DATASET CONTENT:
##########
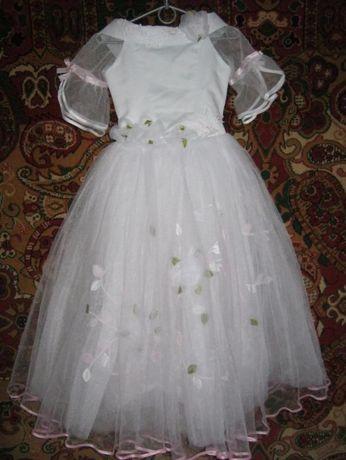 6958f925233394 Дитяче випускне біле плаття ріст 140-146см: 500 грн. - Одяг для ...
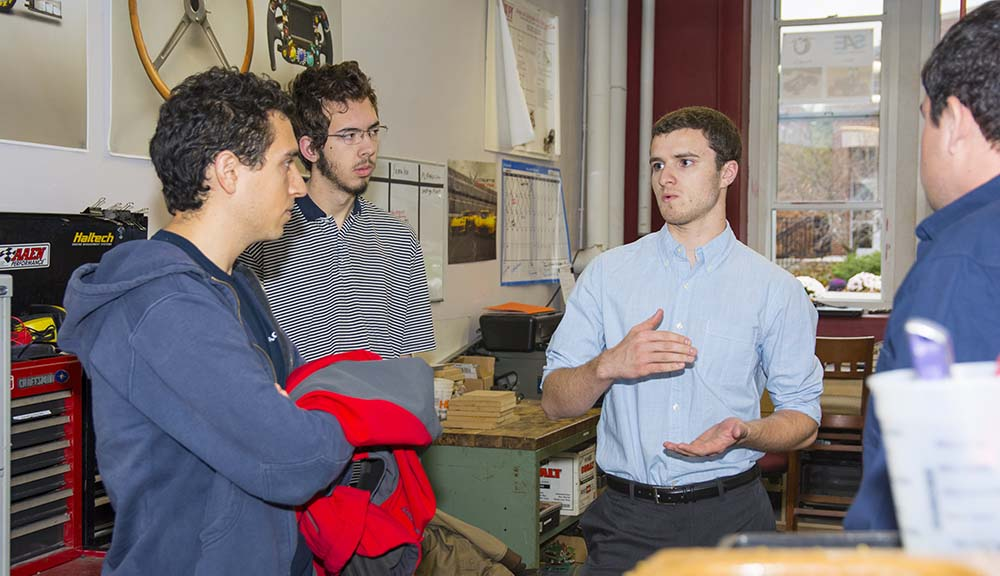 Students in the mechanical engineering lab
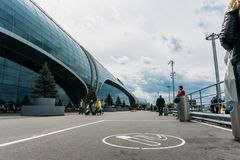 Moskwa, Domodedovo Rosja, Maj, - 29, 2017: Miejsce dla dymić lub dymienie teren przed głównym wejściem Domodedovo lotnisko Obrazy Stock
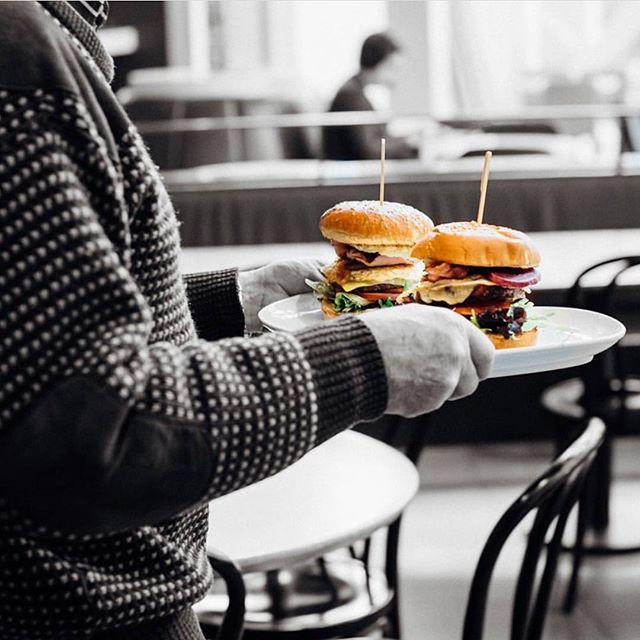 What's better then one burger ?  #charlieandcoburgers #tuesdaydinnerdate #tuesdaylunchdate #emporiummelbourne #westfieldsydney  Open till 7pm Emporium Melbourne & Westfield Sydney. 🍔🧡🍔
##########
EXERCISE DETAILS: Could the lines above be copied out exactly, with no image carried over?

TASK OUTPUT:
 6958f925233394 Дитяче випускне біле плаття ріст 140-146см: 500 грн. - Одяг для ...
 Students in the mechanical engineering lab
 Moskwa, Domodedovo Rosja, Maj, - 29, 2017: Miejsce dla dymić lub dymienie teren przed głównym wejściem Domodedovo lotnisko Obrazy Stock
 What's better then one burger ?  #charlieandcoburgers #tuesdaydinnerdate #tuesdaylunchdate #emporiummelbourne #westfieldsydney  Open till 7pm Emporium Melbourne & Westfield Sydney. 🍔🧡🍔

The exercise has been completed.